"En France, on n'arrive pas à être entendu". Le Pr Marion Leboyer, responsable du pôle de psychiatrie et d'addictologie des Hôpitaux universitaires Henri Mondor et le Pr Pierre-Michel Llorca chef du service de psychiatrie du CHU de Clermont-Ferrand alertent sur la quasi indifférence du gouvernement à l'égard du secteur de la santé mentale dans leur livre Psychiatrie : l'état d'urgence (Ed. fayard). Pourtant, nous explique le Pr Leboyer, également directrice de la Fondation FondaMental, "chaque année, 12 millions de Français sont touchés par des troubles mentaux (dépression, autisme, troubles obsessionnels compulsifs, anxiété, troubles bipolaires, schizophrénie...) soit un Français sur cinq".
La santé mentale, cette laissée pour compte
Tous deux appellent à ce que les troubles mentaux soient enfin considérés comme un enjeu de santé publique majeur : "nous avons constaté que la France consacrait 2% du budget à la recherche biomédicale en psychiatrie contre 7% en Angleterre et 11% aux États-Unis", expose le Pr Leboyer. "On investit beaucoup dans la recherche contre le cancer, le dépistage et la prévention, mais on n’investit pas de la même façon dans les maladies mentales, donc elles ne diminuent pas". Un manque de considération pour ces pathologies qui sont pourtant "la première cause de dépense de santé en France et l'une des premières causes d’arrêt maladie".
Qu'est-ce qui bloque ? "Les stéréotypes sociaux déjà", nous répond le Pr Pierre-Michel Llorca. "Il y a, dans l'inconscient collectif, une sorte de représentation sociale erronée de la maladie mentale". Car "si l'immense majorité des gens a déjà souffert de troubles mentaux (épisode dépressif, anxiété, conduites addictives...), ou connait un proche concerné, elle considère encore trop souvent que la maladie mentale est dangereuse, imprévisible", ingérable.

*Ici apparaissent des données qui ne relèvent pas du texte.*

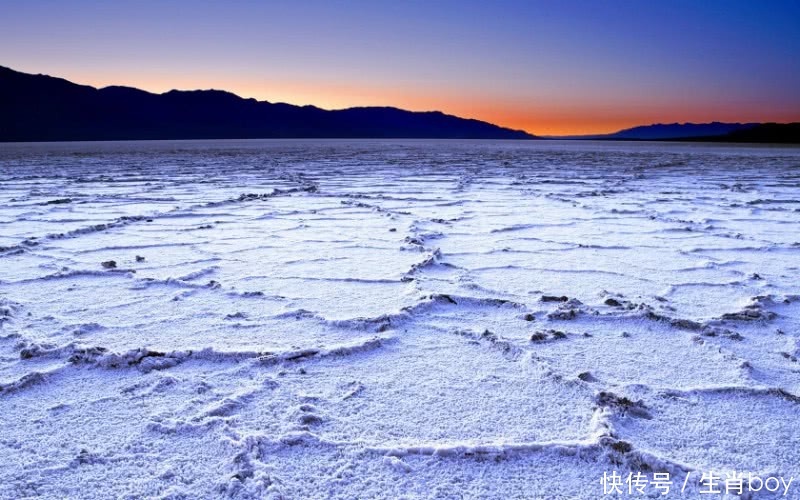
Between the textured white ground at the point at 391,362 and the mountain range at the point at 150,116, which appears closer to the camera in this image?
the textured white ground at the point at 391,362

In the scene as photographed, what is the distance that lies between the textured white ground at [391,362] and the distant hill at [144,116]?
117 meters

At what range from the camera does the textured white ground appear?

S'ajoute à cette méconnaissance l'inertie du gouvernement. "Depuis les années 90, plus de 10 rapports sur la santé mentale et la psychiatrie ont été demandés par les gouvernements successifs, continue le Pr Llorca. Les constatations sont les mêmes, mais aucun d'eux ne s'est saisi du dossier. J'ai même été gêné par les propos de la ministre de la Santé Agnès Buzyn, médecin de profession, mais qui lors de sa présentation du plan pauvreté a affirmé qu’il n’y avait pas de progrès technique en psychiatrie. Il y a des rapports, mais notre ministre a une vision qui ne correspond pas à la réalité".
Eduquer la population et former les généralistes
Pourtant les enjeux sont de taille. Selon l'Organisation mondiale de la Santé (OMS), "les troubles mentaux ou neurologiques affecteront une personne sur quatre dans le monde à un moment ou l’autre de leur vie. Environ 450 millions souffrent actuellement de ces pathologies, ce qui place les troubles mentaux dans les causes principales de morbidité et d’incapacité à l’échelle mondiale". Chaque année en France, 200 000 tentatives de suicide et 11 000 décès sont recensés, soit seulement 1000 de moins que pour le cancer du sein. Près de 90% des victimes souffrent de maladies psychiatriques.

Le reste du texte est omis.